§ Exercise goal
Repeat the span of the entries below that starts at the line with "dos and donts in a serious relationship" and ends at the line with "Buda House, Fünfzimmerwohnung (61483), 013", nothing more. Skip the pictures.

*** Supplied material ***

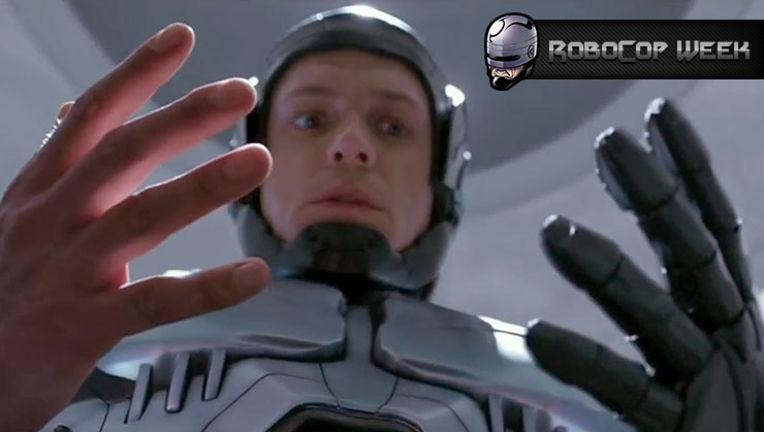 Robocopcyborg2.jpg
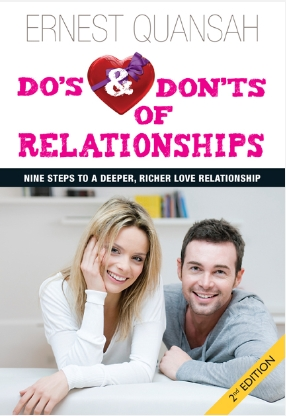 dos and donts in a serious relationship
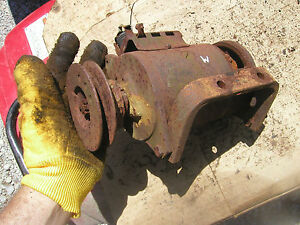 Farmall M Mv Early Sm Tractor Ih Generator Mounting Bracket Generator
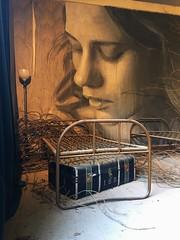 RONE | Empire-The Blue Room-detail (Joyflea) Tags: rone empire burnhambeeches sherbrooke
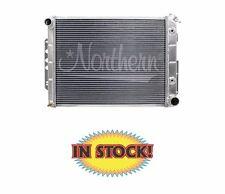 "Northern 205072 - 1967-69 Chevy Camaro Alum Radiator - 25-7/8""x 18-7/8""x 3-1/8"""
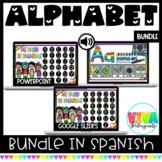 Pared de palabras y Abecedario   Digital Word Wall & Alphabet Bundle in Spanish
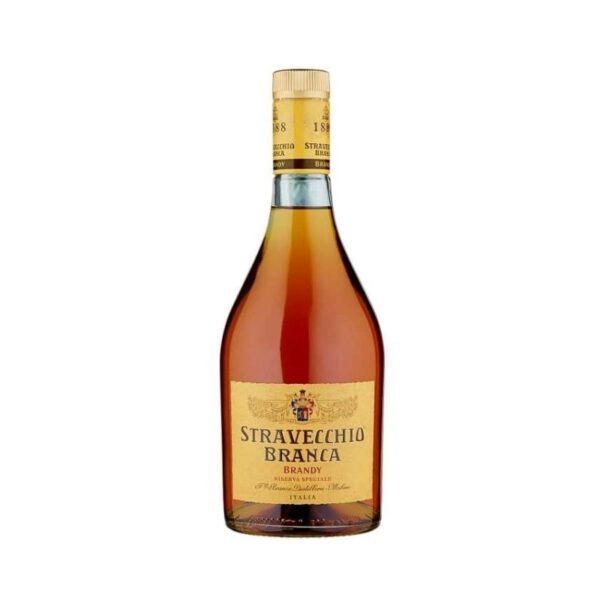 Stravecchio Branca 70 cl Parmacash vendita dettaglio e ingrosso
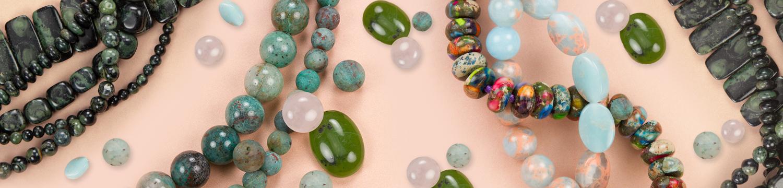 20-25% OFF Gemstones > Shop Now!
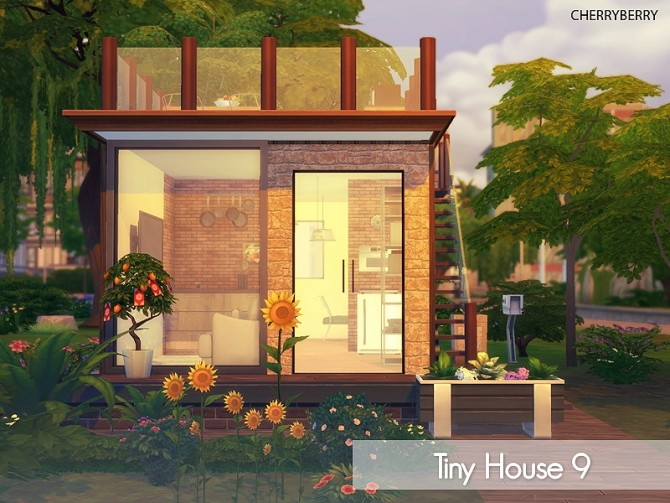 Sims 4 Tiny House A9 at Cherryberry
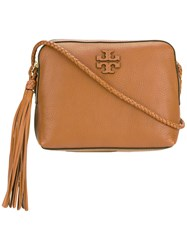 Tory Burch Embossed Logo Crossbody Bag Women Leather One Size Brown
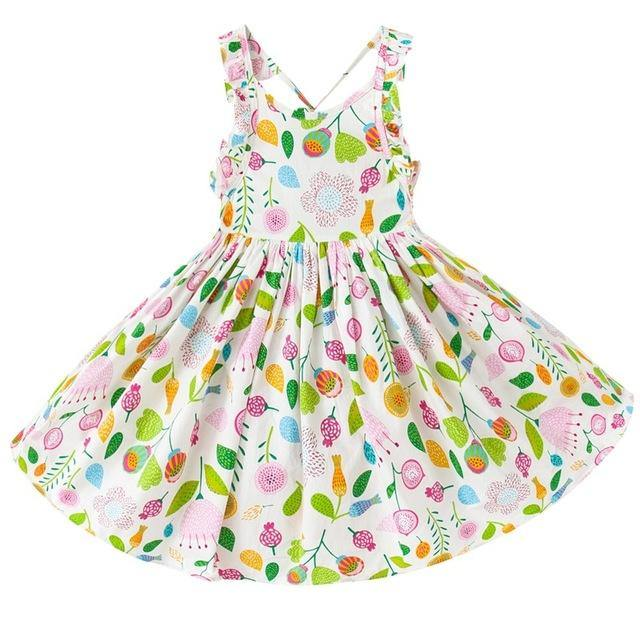 Summer Baby Girls Backless Vintage Floral Party Dress - bump, baby and beyond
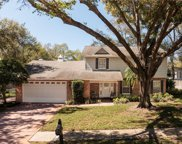7470 Normandy Court, Seminole image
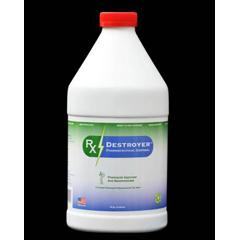 MON72192700 - C2R GlobalPharmaceutical Disposal System Rx Destroyer® 64 oz. Bottle, 4/CS
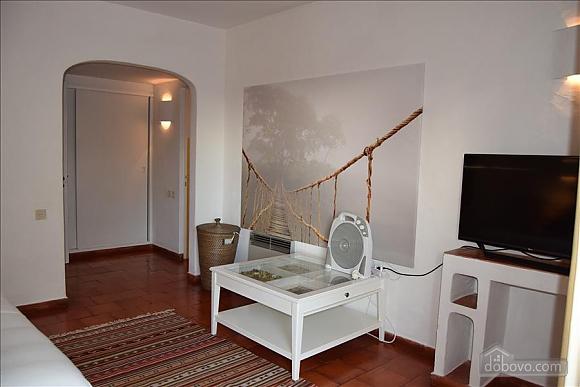 Buda House, Fünfzimmerwohnung (61483), 013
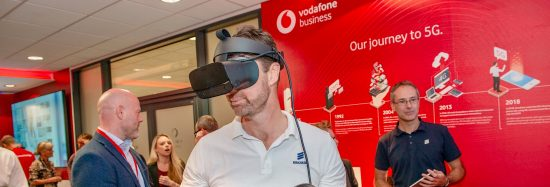 Vodafone Business Lounge opens at Ricoh Arena enabling local businesses to experience the latest 5G technology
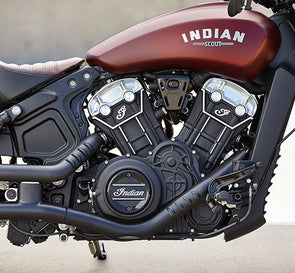 Clearance Scout & Bobber Accessories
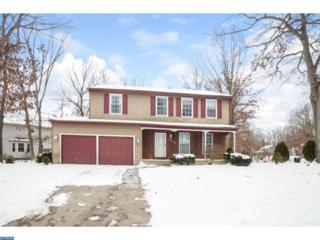 110 Ebbetts Drive, Atco, NJ 08004 (MLS #6902976) :: The Dekanski Home Selling Team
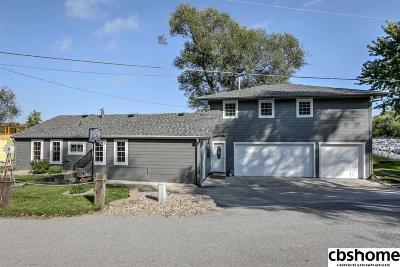 Bellevue Single Family Home New: 1804 Platte River Drive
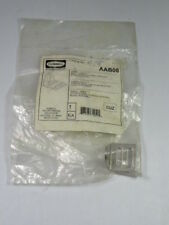 Hubbell AAB08 Adjustable Bracket 8MM ! NWB !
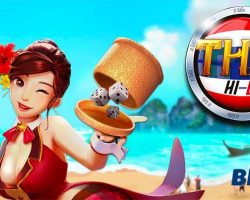 Game Thai Hi-Lo trên BK8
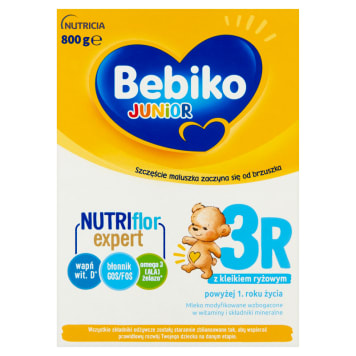 Bebiko Junior – mleko modyfikowane po 12 miesiącu 800 g. Mleko wspierające prawidłowy rozwój dziecka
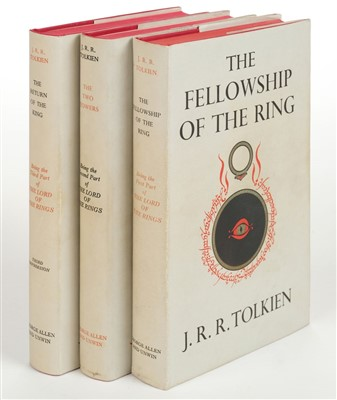 Lot 751-Tolkien (J.R.R.). Lord of the Rings, 1956-57, signed by the author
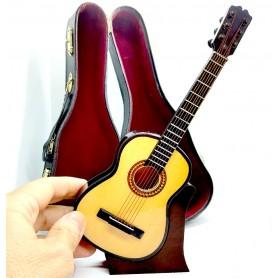 Miniatura de Guitarra clásica
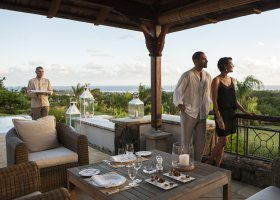 mauricius-hotel-heritage-the-villas-095.jpg
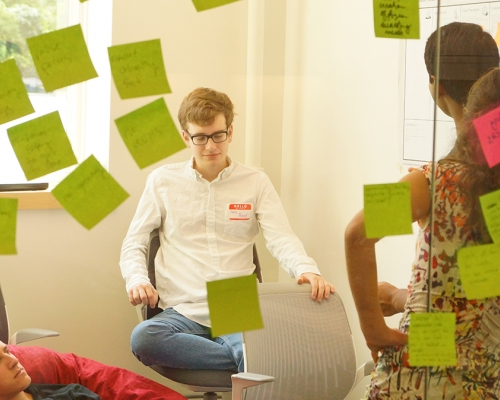 Student brainstorming at The Startup Experience at Dartmouth College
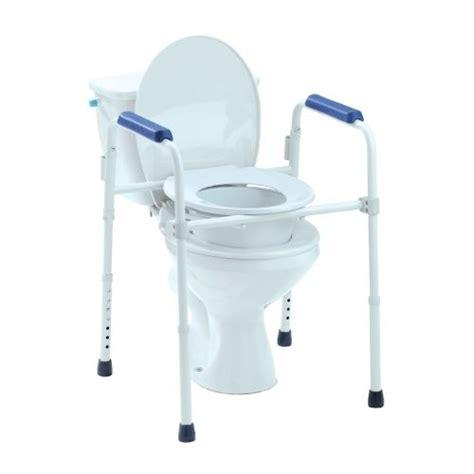 chaise 3 en 1 chaise de toilettes 3 en 1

*** End of Supplied material ***

§ Output
 dos and donts in a serious relationship
 Farmall M Mv Early Sm Tractor Ih Generator Mounting Bracket Generator
 RONE | Empire-The Blue Room-detail (Joyflea) Tags: rone empire burnhambeeches sherbrooke
 "Northern 205072 - 1967-69 Chevy Camaro Alum Radiator - 25-7/8""x 18-7/8""x 3-1/8"""
 Pared de palabras y Abecedario   Digital Word Wall & Alphabet Bundle in Spanish
 Stravecchio Branca 70 cl Parmacash vendita dettaglio e ingrosso
 20-25% OFF Gemstones > Shop Now!
 Sims 4 Tiny House A9 at Cherryberry
 Tory Burch Embossed Logo Crossbody Bag Women Leather One Size Brown
 Summer Baby Girls Backless Vintage Floral Party Dress - bump, baby and beyond
7470 Normandy Court, Seminole image
 MON72192700 - C2R GlobalPharmaceutical Disposal System Rx Destroyer® 64 oz. Bottle, 4/CS
 Buda House, Fünfzimmerwohnung (61483), 013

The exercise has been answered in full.